Remember the good old days when making the β€œduck face” involved 2 Pringles?
Taking a nap is so risky. Like, when will I wake up? 30 minutes from now? 2 hours? 12 years? No one can be sure.
Everything in earthquake-prone areas should be built on top of a giant Tempurpedic mattress.
It’s not a great nap, unless you wake up and can’t remember what day it is.
I don`t just burn bridges, I drain the lake, fill it with concrete, and build a shopping mall on that bitch!

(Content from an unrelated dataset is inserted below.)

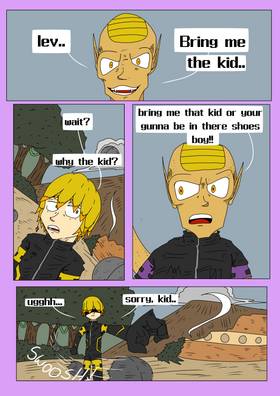 Read Missiō Adventum   11 Page 7 in English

How long have I been working here? ... Ever since they threatened to fire me.
If I live to be 100, I`m gonna make up some fake reason why, just to mess with people. Like, I ate a pine cone, or drank olive oil every single day...
If you can’t be a good example, then you’l just have to serve as a horrible warning
I`m so broke right now if anybody robbed me they`d just be practicing
Leaving the house on a Monday morning would be so much cooler if someone would yell "Aaaaand Action!" as I walk out the door.
Why do grown ups pay to go to gyms to exercise on expensive equipment? Can`t we meet at a park after work and play tag until dark?
I`m sorry officer, I thought you wanted to race.
The one thing you can always count on is your fingers.
I`ve decided that throughout the time period starting with Thanksgiving, continuing on to Christmas and ending on New Years Day, the term `Calories" regarding all food shall be referred to as "Deliciousness Points."